コンサートに向けて張り切る平三小吹奏楽部のメンバー

■平三小吹奏楽部
 いわき市の平三小吹奏楽部は2月1日、東京電力福島第一原発事故で市内に避難している楢葉町民を励ますアンサンブルコンサートを市内の仮設住宅3カ所で催す。同部には同町をはじめとする双葉郡の児童が所属しており、市内出身の子どもと友情を育みながら演奏している。避難生活を送る町民に元気を届ける。
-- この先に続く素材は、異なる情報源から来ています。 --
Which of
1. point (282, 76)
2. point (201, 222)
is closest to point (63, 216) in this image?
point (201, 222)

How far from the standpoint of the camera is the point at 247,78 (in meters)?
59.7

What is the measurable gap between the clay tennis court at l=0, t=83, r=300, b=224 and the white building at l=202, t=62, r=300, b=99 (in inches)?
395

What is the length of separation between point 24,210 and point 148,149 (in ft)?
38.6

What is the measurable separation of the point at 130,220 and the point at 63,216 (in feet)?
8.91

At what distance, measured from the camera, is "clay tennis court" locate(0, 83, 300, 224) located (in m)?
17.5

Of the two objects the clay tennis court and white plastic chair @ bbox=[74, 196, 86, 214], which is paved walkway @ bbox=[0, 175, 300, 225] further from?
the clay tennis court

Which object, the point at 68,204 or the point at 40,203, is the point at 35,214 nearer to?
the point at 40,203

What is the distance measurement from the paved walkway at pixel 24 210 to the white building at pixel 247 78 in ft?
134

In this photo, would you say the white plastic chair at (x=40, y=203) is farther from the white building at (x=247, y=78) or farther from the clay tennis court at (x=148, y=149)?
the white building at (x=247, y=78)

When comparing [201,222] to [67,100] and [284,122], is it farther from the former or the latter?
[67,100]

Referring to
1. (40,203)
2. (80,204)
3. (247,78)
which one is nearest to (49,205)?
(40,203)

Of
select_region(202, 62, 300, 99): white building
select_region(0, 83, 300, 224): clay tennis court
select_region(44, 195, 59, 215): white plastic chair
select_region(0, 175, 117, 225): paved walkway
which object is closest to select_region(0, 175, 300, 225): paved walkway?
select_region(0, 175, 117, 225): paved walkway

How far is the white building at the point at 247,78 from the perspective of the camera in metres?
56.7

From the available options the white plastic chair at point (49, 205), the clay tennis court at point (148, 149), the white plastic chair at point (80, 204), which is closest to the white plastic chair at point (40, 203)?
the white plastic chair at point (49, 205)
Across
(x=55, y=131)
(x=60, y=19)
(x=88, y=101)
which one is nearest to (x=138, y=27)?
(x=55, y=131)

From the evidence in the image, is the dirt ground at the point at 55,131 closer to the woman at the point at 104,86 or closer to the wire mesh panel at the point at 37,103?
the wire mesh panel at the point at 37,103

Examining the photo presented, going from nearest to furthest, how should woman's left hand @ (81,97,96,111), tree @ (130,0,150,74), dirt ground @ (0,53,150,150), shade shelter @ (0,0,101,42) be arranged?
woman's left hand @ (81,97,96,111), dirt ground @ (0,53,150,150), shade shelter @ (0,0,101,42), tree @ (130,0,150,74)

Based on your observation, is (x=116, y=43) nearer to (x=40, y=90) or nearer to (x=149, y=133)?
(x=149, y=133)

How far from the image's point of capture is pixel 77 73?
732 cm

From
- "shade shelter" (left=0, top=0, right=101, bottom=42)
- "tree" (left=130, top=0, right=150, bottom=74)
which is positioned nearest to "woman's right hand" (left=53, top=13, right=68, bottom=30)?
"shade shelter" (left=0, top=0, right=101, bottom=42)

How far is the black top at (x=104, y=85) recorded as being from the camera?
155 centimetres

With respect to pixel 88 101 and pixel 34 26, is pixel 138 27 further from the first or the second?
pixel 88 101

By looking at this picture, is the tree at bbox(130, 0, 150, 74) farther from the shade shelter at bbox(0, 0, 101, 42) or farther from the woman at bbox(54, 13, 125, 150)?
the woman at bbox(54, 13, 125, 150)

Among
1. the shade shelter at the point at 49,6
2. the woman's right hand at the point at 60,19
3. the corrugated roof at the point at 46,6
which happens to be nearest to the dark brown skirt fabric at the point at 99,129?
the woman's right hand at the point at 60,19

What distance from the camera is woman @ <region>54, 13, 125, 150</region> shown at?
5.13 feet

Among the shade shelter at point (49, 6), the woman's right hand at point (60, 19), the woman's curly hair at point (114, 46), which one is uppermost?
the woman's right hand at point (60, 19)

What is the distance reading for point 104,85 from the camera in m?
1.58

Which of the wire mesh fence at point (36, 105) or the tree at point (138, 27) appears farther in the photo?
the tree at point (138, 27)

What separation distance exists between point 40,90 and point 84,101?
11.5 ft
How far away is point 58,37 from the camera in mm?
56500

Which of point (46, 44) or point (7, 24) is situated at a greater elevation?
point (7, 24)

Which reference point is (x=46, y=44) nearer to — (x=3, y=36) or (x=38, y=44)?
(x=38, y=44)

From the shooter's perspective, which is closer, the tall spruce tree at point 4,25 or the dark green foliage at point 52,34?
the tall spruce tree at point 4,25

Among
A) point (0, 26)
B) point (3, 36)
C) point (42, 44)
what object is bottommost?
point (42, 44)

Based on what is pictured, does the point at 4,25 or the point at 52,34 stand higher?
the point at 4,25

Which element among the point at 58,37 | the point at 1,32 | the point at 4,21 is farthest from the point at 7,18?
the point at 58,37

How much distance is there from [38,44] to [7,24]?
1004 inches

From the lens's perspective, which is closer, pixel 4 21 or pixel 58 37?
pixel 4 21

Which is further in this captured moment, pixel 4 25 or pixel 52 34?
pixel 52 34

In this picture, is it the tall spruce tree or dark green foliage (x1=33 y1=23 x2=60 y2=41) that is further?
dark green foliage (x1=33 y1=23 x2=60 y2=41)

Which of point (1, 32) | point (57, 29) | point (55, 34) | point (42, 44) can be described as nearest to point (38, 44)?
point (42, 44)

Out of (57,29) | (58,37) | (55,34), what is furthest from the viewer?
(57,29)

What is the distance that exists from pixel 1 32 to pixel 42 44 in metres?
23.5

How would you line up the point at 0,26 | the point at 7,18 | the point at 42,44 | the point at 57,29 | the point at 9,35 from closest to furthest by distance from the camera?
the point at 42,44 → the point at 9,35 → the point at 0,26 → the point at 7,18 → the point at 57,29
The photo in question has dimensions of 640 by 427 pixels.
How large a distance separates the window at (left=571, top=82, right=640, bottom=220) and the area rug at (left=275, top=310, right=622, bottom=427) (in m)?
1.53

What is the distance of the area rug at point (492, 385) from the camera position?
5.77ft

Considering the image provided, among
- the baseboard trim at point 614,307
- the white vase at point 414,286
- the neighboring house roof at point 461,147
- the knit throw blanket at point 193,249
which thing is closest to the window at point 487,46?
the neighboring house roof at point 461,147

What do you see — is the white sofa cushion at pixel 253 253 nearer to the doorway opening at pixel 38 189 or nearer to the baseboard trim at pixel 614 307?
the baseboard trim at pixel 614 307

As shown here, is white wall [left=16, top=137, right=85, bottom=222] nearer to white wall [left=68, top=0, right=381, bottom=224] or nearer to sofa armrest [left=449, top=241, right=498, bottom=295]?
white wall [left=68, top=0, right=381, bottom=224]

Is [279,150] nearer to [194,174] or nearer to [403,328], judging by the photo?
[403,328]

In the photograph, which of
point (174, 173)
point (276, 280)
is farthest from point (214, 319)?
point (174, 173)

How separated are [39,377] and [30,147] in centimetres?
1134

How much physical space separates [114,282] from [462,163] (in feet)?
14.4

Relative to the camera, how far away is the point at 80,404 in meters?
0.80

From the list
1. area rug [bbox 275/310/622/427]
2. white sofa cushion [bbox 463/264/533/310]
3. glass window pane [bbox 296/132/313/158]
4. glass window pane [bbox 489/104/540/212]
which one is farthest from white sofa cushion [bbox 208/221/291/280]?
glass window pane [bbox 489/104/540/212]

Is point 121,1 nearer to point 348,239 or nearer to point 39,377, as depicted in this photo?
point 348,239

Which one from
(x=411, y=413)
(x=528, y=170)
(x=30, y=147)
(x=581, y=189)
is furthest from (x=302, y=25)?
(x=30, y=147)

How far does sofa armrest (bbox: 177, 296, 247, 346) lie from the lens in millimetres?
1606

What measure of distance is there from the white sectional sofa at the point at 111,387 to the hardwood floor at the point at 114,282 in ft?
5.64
 コンサートは顧問の永井公教諭(49)が企画した。39人の部員の中には双葉郡から避難している児童が楢葉町4人、広野町1人、富岡町1人の計6人いるほか、永井教諭も双葉郡内で教壇に立った経験があるだけに、原発事故後の現状に心を痛めていた。「子どもたちの演奏で避難している人を喜ばせたい」と開催を決めた。
 息の合った演奏を通じて町民と市民が一緒に頑張っていこうというメッセージも届ける。
 同吹奏楽部は平成25年度の全日本吹奏楽コンクール東北大会銀賞、全日本小学校バンドフェスティバル東北大会銀賞など輝かしい成績を残している。コンサートでは「赤とんぼ」「上を向いて歩こう」などおなじみの曲を披露する。
 午前10時半から上荒川仮設住宅第三集会所、午後1時半から高久第十仮設住宅内の「楢葉町サポートセンター空の家」、午後3時から作町一丁目仮設住宅集会所で実施する。
 チューバを担当する芦口まな伽さん(11)=5年=は楢葉町から市内に避難している。平三小に転入した当初は「クラスで孤立したらどうしよう」と不安に思った時期もあったが、学校の仲間や吹奏楽部のメンバーが積極的に声を掛けてくれた。「練習は本当に楽しい。避難している楢葉の人にコンサートを楽しんでもらえたらいいな」と張り切る。
 部長の千葉愛海さん(12)=6年=は「みんなで息を合わせて頑張る。避難している人たちに元気を届けたい」と話している。